Un’altra storia di successo è quella di Greenpeace. Specializzata in spettacolari azioni dirette nonviolente, è sbarcata in Italia da pochi anni. L’unica sede è a Roma, dove con il direttore Gianni Squitieri  lavorano 12 persone. Non ha chiesto obiettori al ministero della Difesa. I 55mila soci contribuiscono in media con 40mila lire annue, e il bilancio si aggira sui due miliardi.

La responsabile marketing di Greenpeace è Silvia Provera, 33 anni, laureata in biologia: “La ‘raccolta fondi’ in Italia è quasi inesistente come tecnica specializzata”, ci dice nella sede sotto l’Aventino. “Per questo Greenpeace mia ha mandata a frequentare per due settimane un corso universitario di ‘fund raising’ a San Francisco. Ne sono uscita stordita: le organizzazioni no profit statunitensi si occupano quasi tutte di donne violentate, bambini brutalizzati, malattie terribili e altre amenità del genere. Ma lì il mailing raggiunge vette di sofisticazione scientifica. Anche perché società apposite sono in grado di affittare indirizzari perfino ridicoli, nella loro precisione: tutti i divorziati degli ultimi tre mesi, o chi acquista cibi naturali, o i ‘giovani evoluti’ che ‘vanno spesso al camping’, e così via…”

In Italia le liste sono più approssimative, garantiscono raramente una ‘redemption’ (risposta positiva) superiore al 3-4%. “Invece in Gran Bretagna e Olanda Greenpeace riesce a raggiungere risultati strepitosi con il mailing: perfino il 18 per cento su liste ‘fredde’, cioè di persone che non hanno dimostrato in precedenza interessi particolari per l’ambiente”.

In Olanda Greenpeace ha 700mila iscritti: uno in ogni famiglia. E da noi c’è il grande ostacolo della posta lenta, che rende difficoltose grosse spedizioni di lettere. Un’altra tecnica che le organizzazioni non a scopo di lucro utilizzano all’estero è lo scambio reciproco di indirizzari. In alcuni Paesi la legge lo proibisce, per non invadere la privacy con quantità non richieste di ‘junk mail’, posta spazzatura. Ma il divieto è superabile stampando la clausola “Se lei non vuole che il suo indirizzo venga dato ad altri, sbarri questa casella”. Quasi nessuno lo fa.

“In Italia però le associazioni ecologiste sono gelose, non prestano mai ad altri i propri indirizzari”, dice Silvia Provera. “Eppure i nostri iscritti spesso sono complementari. Il Wwf, per esempio, rispetto a noi ha soci o più giovani o più anziani, e più nell’area del protezionismo che in quella dell’ecologia politica. Noi invece siamo forti fra i 20-45enni”.

Per statuto, al contrario del Wwf, Greenpeace non può concedere il proprio marchio, farsi sponsorizzare né accettare donazioni da aziende: solo privati cittadini. “Abbiamo declinato anche i finanziamenti del ministero dell’Ambiente, perché non prendiamo soldi da governi. E perché abbiamo scoperto che in Italia pure questi fondi sono un po’ lottizzati”, dice la Provera. “Una volta mi ha telefonato un’associazione di pellicciai che voleva assolutamente farci una donazione. Ho spiegato che potevamo accettare solo il contributo del presidente come singola persona”.

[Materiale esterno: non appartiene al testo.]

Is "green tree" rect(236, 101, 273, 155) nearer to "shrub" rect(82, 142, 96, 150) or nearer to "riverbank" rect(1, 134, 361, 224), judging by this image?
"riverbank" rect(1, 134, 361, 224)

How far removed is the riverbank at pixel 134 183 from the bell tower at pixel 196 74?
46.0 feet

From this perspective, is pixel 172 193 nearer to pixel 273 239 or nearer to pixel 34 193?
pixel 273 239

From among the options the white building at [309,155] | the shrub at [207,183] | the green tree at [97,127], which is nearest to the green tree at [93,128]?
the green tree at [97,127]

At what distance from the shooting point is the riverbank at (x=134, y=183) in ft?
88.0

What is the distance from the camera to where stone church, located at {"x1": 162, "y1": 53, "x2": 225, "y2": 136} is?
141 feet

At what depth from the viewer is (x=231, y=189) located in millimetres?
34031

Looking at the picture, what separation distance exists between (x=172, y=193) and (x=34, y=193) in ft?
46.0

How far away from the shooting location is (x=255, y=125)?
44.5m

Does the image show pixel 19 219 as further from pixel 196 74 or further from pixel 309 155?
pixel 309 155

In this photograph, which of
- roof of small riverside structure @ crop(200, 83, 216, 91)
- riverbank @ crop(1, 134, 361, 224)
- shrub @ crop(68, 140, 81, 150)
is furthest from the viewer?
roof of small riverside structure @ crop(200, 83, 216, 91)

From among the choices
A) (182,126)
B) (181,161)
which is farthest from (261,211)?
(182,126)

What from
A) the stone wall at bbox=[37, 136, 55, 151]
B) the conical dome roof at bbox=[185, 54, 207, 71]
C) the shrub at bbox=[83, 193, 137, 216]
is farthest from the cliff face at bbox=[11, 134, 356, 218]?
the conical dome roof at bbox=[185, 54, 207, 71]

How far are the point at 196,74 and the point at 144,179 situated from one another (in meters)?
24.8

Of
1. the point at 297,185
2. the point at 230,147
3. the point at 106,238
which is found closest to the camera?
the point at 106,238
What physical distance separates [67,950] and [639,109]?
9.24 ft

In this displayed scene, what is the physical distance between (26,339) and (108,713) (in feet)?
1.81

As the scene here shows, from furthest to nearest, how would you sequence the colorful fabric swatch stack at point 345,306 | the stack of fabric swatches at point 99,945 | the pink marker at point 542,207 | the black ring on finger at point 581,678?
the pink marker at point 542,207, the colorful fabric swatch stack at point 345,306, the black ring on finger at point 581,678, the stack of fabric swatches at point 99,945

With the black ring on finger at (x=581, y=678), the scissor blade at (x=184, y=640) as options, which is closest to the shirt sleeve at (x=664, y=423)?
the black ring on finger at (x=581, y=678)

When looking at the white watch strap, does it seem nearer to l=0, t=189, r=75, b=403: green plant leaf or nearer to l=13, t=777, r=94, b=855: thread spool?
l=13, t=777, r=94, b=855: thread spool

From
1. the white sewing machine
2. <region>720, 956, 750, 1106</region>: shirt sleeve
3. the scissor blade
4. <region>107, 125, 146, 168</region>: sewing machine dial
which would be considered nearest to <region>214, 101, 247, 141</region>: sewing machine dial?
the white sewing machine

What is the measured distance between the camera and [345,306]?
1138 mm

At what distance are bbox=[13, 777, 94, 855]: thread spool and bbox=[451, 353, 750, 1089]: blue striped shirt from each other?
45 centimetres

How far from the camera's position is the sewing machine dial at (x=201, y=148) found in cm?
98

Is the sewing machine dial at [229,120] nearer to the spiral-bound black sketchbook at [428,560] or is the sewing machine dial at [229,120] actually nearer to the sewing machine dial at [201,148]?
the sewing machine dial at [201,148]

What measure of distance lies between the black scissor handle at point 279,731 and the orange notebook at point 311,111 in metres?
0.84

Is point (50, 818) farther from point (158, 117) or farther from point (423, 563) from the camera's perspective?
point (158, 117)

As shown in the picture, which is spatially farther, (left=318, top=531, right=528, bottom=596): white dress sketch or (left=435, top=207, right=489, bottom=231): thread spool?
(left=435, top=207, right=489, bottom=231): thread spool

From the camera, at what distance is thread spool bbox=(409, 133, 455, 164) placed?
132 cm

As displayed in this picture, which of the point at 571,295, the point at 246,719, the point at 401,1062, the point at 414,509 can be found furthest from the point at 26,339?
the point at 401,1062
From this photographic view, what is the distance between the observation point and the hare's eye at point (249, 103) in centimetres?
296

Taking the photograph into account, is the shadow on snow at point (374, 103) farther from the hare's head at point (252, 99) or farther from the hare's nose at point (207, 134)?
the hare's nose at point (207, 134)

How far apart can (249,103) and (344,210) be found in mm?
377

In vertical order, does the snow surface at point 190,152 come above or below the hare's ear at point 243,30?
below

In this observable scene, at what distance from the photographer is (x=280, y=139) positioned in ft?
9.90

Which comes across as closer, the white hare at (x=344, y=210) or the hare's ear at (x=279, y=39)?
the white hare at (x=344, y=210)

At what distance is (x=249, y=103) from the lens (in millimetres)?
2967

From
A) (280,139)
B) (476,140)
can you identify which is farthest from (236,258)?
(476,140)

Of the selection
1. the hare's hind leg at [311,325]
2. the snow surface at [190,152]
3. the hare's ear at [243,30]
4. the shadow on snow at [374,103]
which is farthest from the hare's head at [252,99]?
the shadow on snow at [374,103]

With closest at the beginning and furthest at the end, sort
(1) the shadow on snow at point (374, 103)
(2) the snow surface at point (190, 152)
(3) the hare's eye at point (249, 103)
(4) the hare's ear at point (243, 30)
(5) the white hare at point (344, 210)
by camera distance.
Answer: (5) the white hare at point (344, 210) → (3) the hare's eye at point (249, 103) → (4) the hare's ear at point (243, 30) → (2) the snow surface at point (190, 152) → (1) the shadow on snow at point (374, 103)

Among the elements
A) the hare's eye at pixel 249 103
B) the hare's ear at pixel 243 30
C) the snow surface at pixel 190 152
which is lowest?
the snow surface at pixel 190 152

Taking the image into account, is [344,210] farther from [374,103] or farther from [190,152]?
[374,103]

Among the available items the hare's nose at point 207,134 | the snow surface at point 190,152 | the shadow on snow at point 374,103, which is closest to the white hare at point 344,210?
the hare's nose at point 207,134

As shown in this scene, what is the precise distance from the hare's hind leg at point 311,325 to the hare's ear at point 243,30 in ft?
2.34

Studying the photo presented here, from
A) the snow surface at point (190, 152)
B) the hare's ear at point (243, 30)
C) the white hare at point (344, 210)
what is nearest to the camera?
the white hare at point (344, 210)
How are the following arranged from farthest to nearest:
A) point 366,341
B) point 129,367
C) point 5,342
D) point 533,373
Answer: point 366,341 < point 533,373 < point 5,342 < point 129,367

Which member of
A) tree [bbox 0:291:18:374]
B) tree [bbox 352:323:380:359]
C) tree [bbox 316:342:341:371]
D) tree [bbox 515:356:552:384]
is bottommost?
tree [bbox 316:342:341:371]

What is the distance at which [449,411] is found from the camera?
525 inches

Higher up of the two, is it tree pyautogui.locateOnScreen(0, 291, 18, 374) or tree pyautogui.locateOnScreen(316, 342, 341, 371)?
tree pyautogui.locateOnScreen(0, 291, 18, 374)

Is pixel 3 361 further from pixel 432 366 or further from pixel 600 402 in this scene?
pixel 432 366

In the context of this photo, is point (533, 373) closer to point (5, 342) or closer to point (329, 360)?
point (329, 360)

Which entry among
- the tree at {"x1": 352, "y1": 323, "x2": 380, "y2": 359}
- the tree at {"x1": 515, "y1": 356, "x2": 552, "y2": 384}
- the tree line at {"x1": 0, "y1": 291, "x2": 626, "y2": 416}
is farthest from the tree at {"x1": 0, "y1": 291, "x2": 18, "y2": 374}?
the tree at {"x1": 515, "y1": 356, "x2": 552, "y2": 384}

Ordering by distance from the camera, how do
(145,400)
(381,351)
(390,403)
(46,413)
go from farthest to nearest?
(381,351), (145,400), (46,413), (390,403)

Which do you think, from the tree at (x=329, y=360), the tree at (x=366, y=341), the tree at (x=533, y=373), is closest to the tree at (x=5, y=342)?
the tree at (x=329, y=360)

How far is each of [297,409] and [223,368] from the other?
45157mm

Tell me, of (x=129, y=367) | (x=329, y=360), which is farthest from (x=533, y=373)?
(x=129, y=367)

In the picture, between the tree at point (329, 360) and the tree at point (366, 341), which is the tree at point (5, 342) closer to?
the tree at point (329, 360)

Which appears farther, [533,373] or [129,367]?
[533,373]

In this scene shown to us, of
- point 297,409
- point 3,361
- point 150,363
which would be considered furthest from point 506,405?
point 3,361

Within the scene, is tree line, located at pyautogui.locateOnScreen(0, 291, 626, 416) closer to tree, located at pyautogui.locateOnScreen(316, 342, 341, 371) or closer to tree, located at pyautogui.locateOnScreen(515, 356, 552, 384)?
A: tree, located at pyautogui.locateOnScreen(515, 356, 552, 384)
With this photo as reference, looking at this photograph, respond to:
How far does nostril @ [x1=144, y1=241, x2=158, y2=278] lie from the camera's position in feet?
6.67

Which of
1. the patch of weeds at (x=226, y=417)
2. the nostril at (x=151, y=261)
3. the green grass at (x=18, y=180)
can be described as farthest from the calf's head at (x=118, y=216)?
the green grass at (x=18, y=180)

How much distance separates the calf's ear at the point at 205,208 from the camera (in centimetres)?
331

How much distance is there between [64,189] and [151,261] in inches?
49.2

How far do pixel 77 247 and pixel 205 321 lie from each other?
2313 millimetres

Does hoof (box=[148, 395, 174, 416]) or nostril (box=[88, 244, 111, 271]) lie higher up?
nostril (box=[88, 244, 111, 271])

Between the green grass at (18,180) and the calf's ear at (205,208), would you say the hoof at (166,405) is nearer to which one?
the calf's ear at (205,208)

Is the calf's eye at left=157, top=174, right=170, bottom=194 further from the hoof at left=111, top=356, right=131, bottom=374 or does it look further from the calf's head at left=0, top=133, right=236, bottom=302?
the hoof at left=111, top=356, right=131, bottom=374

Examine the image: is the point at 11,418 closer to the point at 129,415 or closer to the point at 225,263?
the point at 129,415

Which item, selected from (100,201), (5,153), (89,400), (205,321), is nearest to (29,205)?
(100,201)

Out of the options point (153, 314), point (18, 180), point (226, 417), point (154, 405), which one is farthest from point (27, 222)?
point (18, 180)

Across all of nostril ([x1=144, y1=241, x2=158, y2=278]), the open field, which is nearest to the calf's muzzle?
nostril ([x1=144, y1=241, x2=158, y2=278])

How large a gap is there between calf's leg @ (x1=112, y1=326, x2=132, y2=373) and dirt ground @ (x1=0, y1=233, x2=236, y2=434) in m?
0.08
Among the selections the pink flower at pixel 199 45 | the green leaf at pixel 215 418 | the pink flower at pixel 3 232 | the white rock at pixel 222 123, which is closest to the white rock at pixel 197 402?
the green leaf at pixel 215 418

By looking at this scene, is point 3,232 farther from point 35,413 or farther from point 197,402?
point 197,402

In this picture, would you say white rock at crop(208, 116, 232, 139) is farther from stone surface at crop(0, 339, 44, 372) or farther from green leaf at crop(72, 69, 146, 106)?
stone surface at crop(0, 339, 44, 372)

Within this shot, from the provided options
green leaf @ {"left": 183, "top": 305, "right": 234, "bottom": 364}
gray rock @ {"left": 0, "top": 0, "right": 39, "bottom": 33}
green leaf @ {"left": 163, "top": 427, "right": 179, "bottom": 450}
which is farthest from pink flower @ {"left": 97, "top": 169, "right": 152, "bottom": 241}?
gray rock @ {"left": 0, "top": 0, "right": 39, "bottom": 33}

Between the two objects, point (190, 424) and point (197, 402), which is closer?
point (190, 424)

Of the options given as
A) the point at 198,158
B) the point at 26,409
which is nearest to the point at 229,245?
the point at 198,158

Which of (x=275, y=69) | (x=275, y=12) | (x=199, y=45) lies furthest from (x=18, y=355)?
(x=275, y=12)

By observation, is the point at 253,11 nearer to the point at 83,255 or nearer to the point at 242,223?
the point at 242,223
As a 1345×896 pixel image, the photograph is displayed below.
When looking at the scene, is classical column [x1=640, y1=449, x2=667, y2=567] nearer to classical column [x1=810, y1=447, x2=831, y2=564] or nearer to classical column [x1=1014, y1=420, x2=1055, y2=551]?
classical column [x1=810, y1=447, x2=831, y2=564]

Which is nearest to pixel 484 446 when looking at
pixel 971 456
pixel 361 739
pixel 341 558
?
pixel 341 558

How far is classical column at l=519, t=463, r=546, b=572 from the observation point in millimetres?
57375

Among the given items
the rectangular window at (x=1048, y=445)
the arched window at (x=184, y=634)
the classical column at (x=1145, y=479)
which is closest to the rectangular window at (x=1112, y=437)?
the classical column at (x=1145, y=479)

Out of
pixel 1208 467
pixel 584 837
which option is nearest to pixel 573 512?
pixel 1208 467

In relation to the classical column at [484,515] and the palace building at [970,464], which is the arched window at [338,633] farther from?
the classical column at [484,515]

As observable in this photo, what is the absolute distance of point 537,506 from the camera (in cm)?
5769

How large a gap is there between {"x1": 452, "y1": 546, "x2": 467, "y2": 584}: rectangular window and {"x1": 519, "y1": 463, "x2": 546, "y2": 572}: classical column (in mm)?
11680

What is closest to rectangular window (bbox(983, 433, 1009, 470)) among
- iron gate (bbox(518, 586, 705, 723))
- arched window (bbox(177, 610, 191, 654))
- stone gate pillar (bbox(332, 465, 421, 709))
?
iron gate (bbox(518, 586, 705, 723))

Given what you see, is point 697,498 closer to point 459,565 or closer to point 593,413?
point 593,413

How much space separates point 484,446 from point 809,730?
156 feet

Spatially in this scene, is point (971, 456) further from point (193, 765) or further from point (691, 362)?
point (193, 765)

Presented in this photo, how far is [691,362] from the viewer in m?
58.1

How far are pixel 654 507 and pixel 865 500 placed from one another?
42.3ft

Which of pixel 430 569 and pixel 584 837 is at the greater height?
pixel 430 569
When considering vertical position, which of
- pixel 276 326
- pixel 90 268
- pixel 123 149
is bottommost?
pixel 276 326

Anche Greenpeace nella rivista mensile che invia ai soci ha un piccolo catalogo di magliette, adesivi e cartoline. Offre pure il disco inciso dalle principali rockstar per finanziare le campagne contro la caccia alle balene in Unione Sovietica, che ha venduto tre milioni di copie.


La Lega Ambiente (presidente Ermete Realacci, segretaria Renata Ingrao, 60mila iscritti) si sta avvicinando adesso alle campagne di mailing. “Con Antonio Lubrano come testimonial”, spiega l’amministratrice Rita Tiberi, “abbiamo contattato tutti i firmatari dei referendum. Così è cambiata un po’ anche la natura della nostra associazione, perché 20mila persone si sono iscritte direttamente alla sede nazionale senza passare per uno dei nostri 600 circoli locali”.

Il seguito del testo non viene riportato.